課題:
**a)** 本文について、次の問いに答えてください。
(i) MitchellはM2TECHのどのシリーズに属していますか。
(ii) 設定変更に使う専用ソフトの名前は何ですか。
(iii) Mitchellを2台組み合わせると、何wayに対応しますか。
**b)** 本文が挙げるチャンネルデバイダ―・マルチアンプシステムの利点は何ですか。すべて挙げてください。

純アナログ・3way・ステレオバランス・チャンネルデバイダ―
純アナログの豊潤な音質と、デジタル式チャンデバの利便性を両立

Mitchell概要

M2TECH Mitchellは、純アナログ回路ながら自由自在なパラメーター設定を可能にした3wayチャンネルデバイダ―です。帯域ごとのバランス式フィルター・モジュールはオールパス・フィルター、6dB, 12dB/Octの周波数に制限のないローパス・ハイパスフィルター、ノッチ・フィルターで構成されます。このフィルター・モジュールは、プログラマブルとなっており、PCから自由に構成を変更、さらにはカスケードすることもできます。純アナログの豊潤な音質と、デジタル式チャンデバの容易かつ多様な設定変更を兼ね備えた、今までにないチャンネルデバイダ―と言えましょう。

MitchellはM2TECHがメインストリームに位置付けるRockstarsシリーズに属しており、同Rockstarsシリーズの機器と組み合わせるのに好適です。また、RockstarsシリーズはM2TECHが持つ大胆な発想と精密な技術力が惜しみなく注力されており、他ハイエンド機種と組み合わせるに値する抜群の性能を誇ります。

主な特徴は以下の通りです。

  • 3way・ステレオ・チャンネルデバイダ―
  • シングルエンド(RCA)、バランス(XLR)入出力搭載
    ※バランス出力はXLR7pinを搭載しており、一般的なXLR3pinへの変換アダプターが付属します
  • PC(Windows)から専用ソフト「Mitchell Configurator」を用いて、即座に設定変更・反映が可能
  • Mitchell Configuratorには各パラメーターの設定を補うアシスト機能搭載
  • 各帯域に以下バランス式・モジュールを独立搭載
    • オールパス・フィルター
    • 6dB/Octの周波数に制限のないローパス・フィルター
    • 6dB/Octの周波数に制限のないハイパス・フィルター
    • 12dB/Octの周波数に制限のないローパス・ハイパス・ノッチフィルター x 2
    • 位相反転
    • ゲイン
  • 各モジュールは独立して設定が可能で、デジタル方式とほぼ同じ操作性を実現
  • 各帯域をカスケード設定することで、アドオンユニット(サブウーファーやツィーター)から、2way、3wayまで柔軟に対応。また、Mitchellを2台組み合わせることで、4way、5wayにも対応。

Mitchellは純アナログ・3ウェイ・ステレオバランス・チャンネルデバイダ―です。その目的は、プリアンプからの信号を周波数の異なる3つの信号に分離することです。こうすることによって、スピーカー・システムのパッシブ・ネットワークを使わずに、各ユニットを専用のパワーアンプで駆動することが可能になるのです。この技術は、チャンネルデバイダ―・マルチアンプシステムとも呼ばれています。

チャンネルデバイダ―・マルチアンプシステムの利点は様々ですが、その効果は軽微なものでありません。

  • インダクターやコンデンサーなどのパッシブ素子によるリニアリティーの欠損を排除
  • サウンドの明晰性と透明性が向上
  • 過渡特性の精度が向上
  • サウンドステージの再現性が著しく向上
  • ダイナミックレンジの拡大
  • 各パワーアンプへの負荷が軽減(=各ユニット・各パワーアンプが本来の音を発揮)

項目一覧:
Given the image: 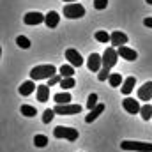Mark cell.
I'll return each mask as SVG.
<instances>
[{"label": "cell", "mask_w": 152, "mask_h": 152, "mask_svg": "<svg viewBox=\"0 0 152 152\" xmlns=\"http://www.w3.org/2000/svg\"><path fill=\"white\" fill-rule=\"evenodd\" d=\"M57 73V67L51 66V64H44V66H36L32 71H30V78L36 81V80H50L53 78Z\"/></svg>", "instance_id": "obj_1"}, {"label": "cell", "mask_w": 152, "mask_h": 152, "mask_svg": "<svg viewBox=\"0 0 152 152\" xmlns=\"http://www.w3.org/2000/svg\"><path fill=\"white\" fill-rule=\"evenodd\" d=\"M122 151H133V152H152V143L149 142H131V140H124L120 143Z\"/></svg>", "instance_id": "obj_2"}, {"label": "cell", "mask_w": 152, "mask_h": 152, "mask_svg": "<svg viewBox=\"0 0 152 152\" xmlns=\"http://www.w3.org/2000/svg\"><path fill=\"white\" fill-rule=\"evenodd\" d=\"M53 136L58 138V140H69V142H76L78 140V129L73 127H64V126H57L53 129Z\"/></svg>", "instance_id": "obj_3"}, {"label": "cell", "mask_w": 152, "mask_h": 152, "mask_svg": "<svg viewBox=\"0 0 152 152\" xmlns=\"http://www.w3.org/2000/svg\"><path fill=\"white\" fill-rule=\"evenodd\" d=\"M64 16L69 20L81 18V16H85V7L81 4H67V5H64Z\"/></svg>", "instance_id": "obj_4"}, {"label": "cell", "mask_w": 152, "mask_h": 152, "mask_svg": "<svg viewBox=\"0 0 152 152\" xmlns=\"http://www.w3.org/2000/svg\"><path fill=\"white\" fill-rule=\"evenodd\" d=\"M117 60H118V51L115 50V48H106L104 50V53H103V67H108V69H112L115 64H117Z\"/></svg>", "instance_id": "obj_5"}, {"label": "cell", "mask_w": 152, "mask_h": 152, "mask_svg": "<svg viewBox=\"0 0 152 152\" xmlns=\"http://www.w3.org/2000/svg\"><path fill=\"white\" fill-rule=\"evenodd\" d=\"M55 113L57 115H76L81 112V106L80 104H55Z\"/></svg>", "instance_id": "obj_6"}, {"label": "cell", "mask_w": 152, "mask_h": 152, "mask_svg": "<svg viewBox=\"0 0 152 152\" xmlns=\"http://www.w3.org/2000/svg\"><path fill=\"white\" fill-rule=\"evenodd\" d=\"M87 67H88L92 73H99V71L103 69V55L90 53V55H88V60H87Z\"/></svg>", "instance_id": "obj_7"}, {"label": "cell", "mask_w": 152, "mask_h": 152, "mask_svg": "<svg viewBox=\"0 0 152 152\" xmlns=\"http://www.w3.org/2000/svg\"><path fill=\"white\" fill-rule=\"evenodd\" d=\"M66 58H67V62H69L73 67H80V66H83V58H81L80 51L75 50V48L66 50Z\"/></svg>", "instance_id": "obj_8"}, {"label": "cell", "mask_w": 152, "mask_h": 152, "mask_svg": "<svg viewBox=\"0 0 152 152\" xmlns=\"http://www.w3.org/2000/svg\"><path fill=\"white\" fill-rule=\"evenodd\" d=\"M122 108H124L127 113H131V115L140 113V110H142L140 103H138V101H134L133 97H126V99L122 101Z\"/></svg>", "instance_id": "obj_9"}, {"label": "cell", "mask_w": 152, "mask_h": 152, "mask_svg": "<svg viewBox=\"0 0 152 152\" xmlns=\"http://www.w3.org/2000/svg\"><path fill=\"white\" fill-rule=\"evenodd\" d=\"M44 20H46V14H41V12H37V11L27 12L25 18H23L25 25H39V23H42Z\"/></svg>", "instance_id": "obj_10"}, {"label": "cell", "mask_w": 152, "mask_h": 152, "mask_svg": "<svg viewBox=\"0 0 152 152\" xmlns=\"http://www.w3.org/2000/svg\"><path fill=\"white\" fill-rule=\"evenodd\" d=\"M138 99H140V101H151L152 99V81L143 83V85L138 88Z\"/></svg>", "instance_id": "obj_11"}, {"label": "cell", "mask_w": 152, "mask_h": 152, "mask_svg": "<svg viewBox=\"0 0 152 152\" xmlns=\"http://www.w3.org/2000/svg\"><path fill=\"white\" fill-rule=\"evenodd\" d=\"M117 51H118V57H122V58H126V60H129V62H133V60L138 58V53H136L134 50L127 48V46H120V48H117Z\"/></svg>", "instance_id": "obj_12"}, {"label": "cell", "mask_w": 152, "mask_h": 152, "mask_svg": "<svg viewBox=\"0 0 152 152\" xmlns=\"http://www.w3.org/2000/svg\"><path fill=\"white\" fill-rule=\"evenodd\" d=\"M126 42H127V36H126L124 32L115 30L113 34H112V44H113V46L120 48V46H126Z\"/></svg>", "instance_id": "obj_13"}, {"label": "cell", "mask_w": 152, "mask_h": 152, "mask_svg": "<svg viewBox=\"0 0 152 152\" xmlns=\"http://www.w3.org/2000/svg\"><path fill=\"white\" fill-rule=\"evenodd\" d=\"M58 21H60V16H58V12H55V11H50V12L46 14V20H44V23H46V27H48V28H55V27H58Z\"/></svg>", "instance_id": "obj_14"}, {"label": "cell", "mask_w": 152, "mask_h": 152, "mask_svg": "<svg viewBox=\"0 0 152 152\" xmlns=\"http://www.w3.org/2000/svg\"><path fill=\"white\" fill-rule=\"evenodd\" d=\"M134 83H136V78H134V76L126 78L124 83H122V87H120V92H122L124 96H129V94L133 92V88H134Z\"/></svg>", "instance_id": "obj_15"}, {"label": "cell", "mask_w": 152, "mask_h": 152, "mask_svg": "<svg viewBox=\"0 0 152 152\" xmlns=\"http://www.w3.org/2000/svg\"><path fill=\"white\" fill-rule=\"evenodd\" d=\"M18 90H20V94H21V96H25V97H27V96H30V94H32L34 90H37V88H36L34 80H28V81H23V83H21V87H20Z\"/></svg>", "instance_id": "obj_16"}, {"label": "cell", "mask_w": 152, "mask_h": 152, "mask_svg": "<svg viewBox=\"0 0 152 152\" xmlns=\"http://www.w3.org/2000/svg\"><path fill=\"white\" fill-rule=\"evenodd\" d=\"M36 96H37L39 103H46L50 99V87L48 85H39L37 90H36Z\"/></svg>", "instance_id": "obj_17"}, {"label": "cell", "mask_w": 152, "mask_h": 152, "mask_svg": "<svg viewBox=\"0 0 152 152\" xmlns=\"http://www.w3.org/2000/svg\"><path fill=\"white\" fill-rule=\"evenodd\" d=\"M103 112H104V104H97V106H96L94 110H90V113L85 117V122H87V124L94 122V120H96V118H97L99 115L103 113Z\"/></svg>", "instance_id": "obj_18"}, {"label": "cell", "mask_w": 152, "mask_h": 152, "mask_svg": "<svg viewBox=\"0 0 152 152\" xmlns=\"http://www.w3.org/2000/svg\"><path fill=\"white\" fill-rule=\"evenodd\" d=\"M53 101L57 104H69L71 103V94L69 92H58L53 96Z\"/></svg>", "instance_id": "obj_19"}, {"label": "cell", "mask_w": 152, "mask_h": 152, "mask_svg": "<svg viewBox=\"0 0 152 152\" xmlns=\"http://www.w3.org/2000/svg\"><path fill=\"white\" fill-rule=\"evenodd\" d=\"M58 75L62 76V78H73V75H75V67H73L71 64H64V66L58 69Z\"/></svg>", "instance_id": "obj_20"}, {"label": "cell", "mask_w": 152, "mask_h": 152, "mask_svg": "<svg viewBox=\"0 0 152 152\" xmlns=\"http://www.w3.org/2000/svg\"><path fill=\"white\" fill-rule=\"evenodd\" d=\"M94 37H96L97 42H104V44H106V42H112V36H110L106 30H97Z\"/></svg>", "instance_id": "obj_21"}, {"label": "cell", "mask_w": 152, "mask_h": 152, "mask_svg": "<svg viewBox=\"0 0 152 152\" xmlns=\"http://www.w3.org/2000/svg\"><path fill=\"white\" fill-rule=\"evenodd\" d=\"M140 115L143 120H151L152 118V104H143L142 110H140Z\"/></svg>", "instance_id": "obj_22"}, {"label": "cell", "mask_w": 152, "mask_h": 152, "mask_svg": "<svg viewBox=\"0 0 152 152\" xmlns=\"http://www.w3.org/2000/svg\"><path fill=\"white\" fill-rule=\"evenodd\" d=\"M21 115H25V117H36L37 110L34 106H30V104H21Z\"/></svg>", "instance_id": "obj_23"}, {"label": "cell", "mask_w": 152, "mask_h": 152, "mask_svg": "<svg viewBox=\"0 0 152 152\" xmlns=\"http://www.w3.org/2000/svg\"><path fill=\"white\" fill-rule=\"evenodd\" d=\"M108 81H110V85L112 87H122V76L118 75V73H112V76L108 78Z\"/></svg>", "instance_id": "obj_24"}, {"label": "cell", "mask_w": 152, "mask_h": 152, "mask_svg": "<svg viewBox=\"0 0 152 152\" xmlns=\"http://www.w3.org/2000/svg\"><path fill=\"white\" fill-rule=\"evenodd\" d=\"M64 90H69V88H73L76 83H75V78H62V81L58 83Z\"/></svg>", "instance_id": "obj_25"}, {"label": "cell", "mask_w": 152, "mask_h": 152, "mask_svg": "<svg viewBox=\"0 0 152 152\" xmlns=\"http://www.w3.org/2000/svg\"><path fill=\"white\" fill-rule=\"evenodd\" d=\"M34 145L36 147H46L48 145V138L44 134H36L34 136Z\"/></svg>", "instance_id": "obj_26"}, {"label": "cell", "mask_w": 152, "mask_h": 152, "mask_svg": "<svg viewBox=\"0 0 152 152\" xmlns=\"http://www.w3.org/2000/svg\"><path fill=\"white\" fill-rule=\"evenodd\" d=\"M53 117H55V110H53V108H48V110H44L42 122H44V124H50V122L53 120Z\"/></svg>", "instance_id": "obj_27"}, {"label": "cell", "mask_w": 152, "mask_h": 152, "mask_svg": "<svg viewBox=\"0 0 152 152\" xmlns=\"http://www.w3.org/2000/svg\"><path fill=\"white\" fill-rule=\"evenodd\" d=\"M97 106V94H90L88 99H87V108L88 110H94Z\"/></svg>", "instance_id": "obj_28"}, {"label": "cell", "mask_w": 152, "mask_h": 152, "mask_svg": "<svg viewBox=\"0 0 152 152\" xmlns=\"http://www.w3.org/2000/svg\"><path fill=\"white\" fill-rule=\"evenodd\" d=\"M16 44H18L20 48H23V50L30 48V41L25 37V36H20V37H16Z\"/></svg>", "instance_id": "obj_29"}, {"label": "cell", "mask_w": 152, "mask_h": 152, "mask_svg": "<svg viewBox=\"0 0 152 152\" xmlns=\"http://www.w3.org/2000/svg\"><path fill=\"white\" fill-rule=\"evenodd\" d=\"M110 76H112L110 75V69H108V67H103V69L97 73V80H99V81H104V80H108Z\"/></svg>", "instance_id": "obj_30"}, {"label": "cell", "mask_w": 152, "mask_h": 152, "mask_svg": "<svg viewBox=\"0 0 152 152\" xmlns=\"http://www.w3.org/2000/svg\"><path fill=\"white\" fill-rule=\"evenodd\" d=\"M94 2V7L97 9V11H103V9H106V5H108V0H92Z\"/></svg>", "instance_id": "obj_31"}, {"label": "cell", "mask_w": 152, "mask_h": 152, "mask_svg": "<svg viewBox=\"0 0 152 152\" xmlns=\"http://www.w3.org/2000/svg\"><path fill=\"white\" fill-rule=\"evenodd\" d=\"M60 81H62V76H60V75H55L53 78H50L48 87H53V85H57V83H60Z\"/></svg>", "instance_id": "obj_32"}, {"label": "cell", "mask_w": 152, "mask_h": 152, "mask_svg": "<svg viewBox=\"0 0 152 152\" xmlns=\"http://www.w3.org/2000/svg\"><path fill=\"white\" fill-rule=\"evenodd\" d=\"M143 25H145V27H149V28H152V16H149V18H145V20H143Z\"/></svg>", "instance_id": "obj_33"}, {"label": "cell", "mask_w": 152, "mask_h": 152, "mask_svg": "<svg viewBox=\"0 0 152 152\" xmlns=\"http://www.w3.org/2000/svg\"><path fill=\"white\" fill-rule=\"evenodd\" d=\"M62 2H76V0H62Z\"/></svg>", "instance_id": "obj_34"}, {"label": "cell", "mask_w": 152, "mask_h": 152, "mask_svg": "<svg viewBox=\"0 0 152 152\" xmlns=\"http://www.w3.org/2000/svg\"><path fill=\"white\" fill-rule=\"evenodd\" d=\"M145 2H147V4H152V0H145Z\"/></svg>", "instance_id": "obj_35"}]
</instances>
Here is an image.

解答:
**a)**
(i) Rockstarsシリーズ
(ii) Mitchell Configurator
(iii) 4way、5way

**b)**
・インダクターやコンデンサーなどのパッシブ素子によるリニアリティーの欠損を排除
・サウンドの明晰性と透明性が向上
・過渡特性の精度が向上
・サウンドステージの再現性が著しく向上
・ダイナミックレンジの拡大
・各パワーアンプへの負荷が軽減(=各ユニット・各パワーアンプが本来の音を発揮)